*** TEXT BLOCK ***

Is Your ERA Important as a Pitcher?

If anyone has watched at least one baseball game, you would have seen the abbreviation of "ERA." This abbreviation is seen when statistics of pitchers are being presented. It can be confusing for those who are not avid watchers of the sport to know exactly what that means and if a higher ERA statistic is good or if a lower ERA is good. In this blog, I will tell you exactly what this number means and why it is so important for pitchers to keep it on the lower side. 

What Is ERA?

First, it is good to know that ERA stands for "Earned Run Average." This means how many runs a pitcher is giving up during a game. The term was created by Harry Chadwick, who is also known as the "Father of Baseball." An earned run is any run scored by the opposing team that comes completely as a direct result from the pitcher; it does not consider when there are fielding errors. If there is an error in fielding, that would be called an unearned run and not go against the pitcher’s ERA. The ERA is based on how many runs they allowed throughout a nine-inning game. This gives them a good enough estimate to figure out a ballpark estimate of how that pitcher did for an entire season.

***

Could you extract the passage of the ERA post starting with "If anyone has" and going on through "What Is ERA?"? None of the material has any bearing on what is asked here.

*** EXTRACTED ENTRIES ***

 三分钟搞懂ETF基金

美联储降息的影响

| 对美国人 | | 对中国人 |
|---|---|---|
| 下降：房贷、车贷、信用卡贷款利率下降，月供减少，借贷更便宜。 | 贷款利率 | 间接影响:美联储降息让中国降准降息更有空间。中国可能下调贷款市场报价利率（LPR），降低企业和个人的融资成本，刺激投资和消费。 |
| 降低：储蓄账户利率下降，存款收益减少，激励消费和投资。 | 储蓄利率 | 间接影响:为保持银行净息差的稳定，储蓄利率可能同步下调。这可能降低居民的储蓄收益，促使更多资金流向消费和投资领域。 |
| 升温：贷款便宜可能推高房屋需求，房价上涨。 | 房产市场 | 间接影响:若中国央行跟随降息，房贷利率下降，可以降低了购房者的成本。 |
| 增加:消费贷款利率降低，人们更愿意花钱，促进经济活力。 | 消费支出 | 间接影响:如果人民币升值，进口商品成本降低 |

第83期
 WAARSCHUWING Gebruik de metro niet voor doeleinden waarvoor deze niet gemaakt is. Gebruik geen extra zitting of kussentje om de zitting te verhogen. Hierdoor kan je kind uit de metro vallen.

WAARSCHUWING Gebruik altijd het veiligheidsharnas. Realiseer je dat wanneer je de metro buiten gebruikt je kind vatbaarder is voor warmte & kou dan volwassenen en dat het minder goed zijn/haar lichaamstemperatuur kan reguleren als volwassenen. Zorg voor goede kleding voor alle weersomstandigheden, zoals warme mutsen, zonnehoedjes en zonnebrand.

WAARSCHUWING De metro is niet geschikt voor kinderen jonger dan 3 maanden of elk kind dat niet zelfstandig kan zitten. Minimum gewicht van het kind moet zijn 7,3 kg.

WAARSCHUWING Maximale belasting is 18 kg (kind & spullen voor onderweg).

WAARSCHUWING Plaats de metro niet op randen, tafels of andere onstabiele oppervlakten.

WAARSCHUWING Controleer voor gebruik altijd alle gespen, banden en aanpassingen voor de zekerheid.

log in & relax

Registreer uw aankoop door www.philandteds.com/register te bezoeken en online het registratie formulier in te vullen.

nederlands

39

***
*** EXTRACTED ENTRIES ***

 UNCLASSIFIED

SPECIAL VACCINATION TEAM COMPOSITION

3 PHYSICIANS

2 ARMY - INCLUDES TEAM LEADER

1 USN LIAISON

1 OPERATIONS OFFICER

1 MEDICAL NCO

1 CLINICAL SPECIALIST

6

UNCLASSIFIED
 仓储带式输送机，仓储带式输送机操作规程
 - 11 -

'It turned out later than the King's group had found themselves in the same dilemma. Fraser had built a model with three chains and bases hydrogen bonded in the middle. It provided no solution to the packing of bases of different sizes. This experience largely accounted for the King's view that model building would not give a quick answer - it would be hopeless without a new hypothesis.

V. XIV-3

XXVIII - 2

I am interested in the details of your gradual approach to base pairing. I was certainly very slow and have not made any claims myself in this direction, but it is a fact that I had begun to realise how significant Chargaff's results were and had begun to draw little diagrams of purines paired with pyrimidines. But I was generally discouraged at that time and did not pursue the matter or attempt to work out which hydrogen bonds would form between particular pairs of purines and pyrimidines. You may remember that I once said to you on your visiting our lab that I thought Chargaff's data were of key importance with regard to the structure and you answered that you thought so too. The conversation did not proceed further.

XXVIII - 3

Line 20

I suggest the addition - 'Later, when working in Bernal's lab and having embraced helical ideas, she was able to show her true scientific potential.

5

***

[EXERCISE OUTPUT]
If anyone has watched at least one baseball game, you would have seen the abbreviation of "ERA." This abbreviation is seen when statistics of pitchers are being presented. It can be confusing for those who are not avid watchers of the sport to know exactly what that means and if a higher ERA statistic is good or if a lower ERA is good. In this blog, I will tell you exactly what this number means and why it is so important for pitchers to keep it on the lower side. 

What Is ERA?